**EXERCISE BRIEF:** Give back every entry below, exactly as written.

**EXTRACTED DATA:**
┄┄┄┄┄┄┄┄┄┄

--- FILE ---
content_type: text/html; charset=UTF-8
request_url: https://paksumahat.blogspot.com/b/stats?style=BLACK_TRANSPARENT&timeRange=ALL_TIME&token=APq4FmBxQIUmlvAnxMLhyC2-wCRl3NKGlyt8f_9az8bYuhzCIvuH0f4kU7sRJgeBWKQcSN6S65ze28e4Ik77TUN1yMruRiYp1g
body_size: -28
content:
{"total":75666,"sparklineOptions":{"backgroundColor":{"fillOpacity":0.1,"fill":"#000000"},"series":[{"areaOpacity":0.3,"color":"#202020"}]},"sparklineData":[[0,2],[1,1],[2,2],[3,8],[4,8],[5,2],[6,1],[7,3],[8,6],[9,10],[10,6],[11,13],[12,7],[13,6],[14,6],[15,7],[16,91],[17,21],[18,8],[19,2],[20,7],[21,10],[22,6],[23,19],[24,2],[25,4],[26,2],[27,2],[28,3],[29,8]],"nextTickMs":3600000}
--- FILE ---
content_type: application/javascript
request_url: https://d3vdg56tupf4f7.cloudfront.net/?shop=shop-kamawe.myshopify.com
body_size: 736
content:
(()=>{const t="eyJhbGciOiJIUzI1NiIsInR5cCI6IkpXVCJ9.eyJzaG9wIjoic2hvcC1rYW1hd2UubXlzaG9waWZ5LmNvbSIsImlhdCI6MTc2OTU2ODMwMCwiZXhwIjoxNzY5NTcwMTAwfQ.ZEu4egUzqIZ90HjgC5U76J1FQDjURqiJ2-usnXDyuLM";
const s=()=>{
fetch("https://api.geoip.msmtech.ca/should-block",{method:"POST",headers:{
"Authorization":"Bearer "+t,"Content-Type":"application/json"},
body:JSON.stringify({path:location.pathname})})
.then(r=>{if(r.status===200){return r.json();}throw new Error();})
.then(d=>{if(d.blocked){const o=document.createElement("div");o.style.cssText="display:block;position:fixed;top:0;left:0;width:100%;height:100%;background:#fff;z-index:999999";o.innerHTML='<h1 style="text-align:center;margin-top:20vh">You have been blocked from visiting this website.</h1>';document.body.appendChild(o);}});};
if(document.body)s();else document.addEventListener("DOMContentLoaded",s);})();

┄┄┄┄┄┄┄┄┄┄

**RESULT:**
--- FILE ---
content_type: text/html; charset=UTF-8
request_url: https://paksumahat.blogspot.com/b/stats?style=BLACK_TRANSPARENT&timeRange=ALL_TIME&token=APq4FmBxQIUmlvAnxMLhyC2-wCRl3NKGlyt8f_9az8bYuhzCIvuH0f4kU7sRJgeBWKQcSN6S65ze28e4Ik77TUN1yMruRiYp1g
body_size: -28
content:
{"total":75666,"sparklineOptions":{"backgroundColor":{"fillOpacity":0.1,"fill":"#000000"},"series":[{"areaOpacity":0.3,"color":"#202020"}]},"sparklineData":[[0,2],[1,1],[2,2],[3,8],[4,8],[5,2],[6,1],[7,3],[8,6],[9,10],[10,6],[11,13],[12,7],[13,6],[14,6],[15,7],[16,91],[17,21],[18,8],[19,2],[20,7],[21,10],[22,6],[23,19],[24,2],[25,4],[26,2],[27,2],[28,3],[29,8]],"nextTickMs":3600000}
--- FILE ---
content_type: application/javascript
request_url: https://d3vdg56tupf4f7.cloudfront.net/?shop=shop-kamawe.myshopify.com
body_size: 736
content:
(()=>{const t="eyJhbGciOiJIUzI1NiIsInR5cCI6IkpXVCJ9.eyJzaG9wIjoic2hvcC1rYW1hd2UubXlzaG9waWZ5LmNvbSIsImlhdCI6MTc2OTU2ODMwMCwiZXhwIjoxNzY5NTcwMTAwfQ.ZEu4egUzqIZ90HjgC5U76J1FQDjURqiJ2-usnXDyuLM";
const s=()=>{
fetch("https://api.geoip.msmtech.ca/should-block",{method:"POST",headers:{
"Authorization":"Bearer "+t,"Content-Type":"application/json"},
body:JSON.stringify({path:location.pathname})})
.then(r=>{if(r.status===200){return r.json();}throw new Error();})
.then(d=>{if(d.blocked){const o=document.createElement("div");o.style.cssText="display:block;position:fixed;top:0;left:0;width:100%;height:100%;background:#fff;z-index:999999";o.innerHTML='<h1 style="text-align:center;margin-top:20vh">You have been blocked from visiting this website.</h1>';document.body.appendChild(o);}});};
if(document.body)s();else document.addEventListener("DOMContentLoaded",s);})();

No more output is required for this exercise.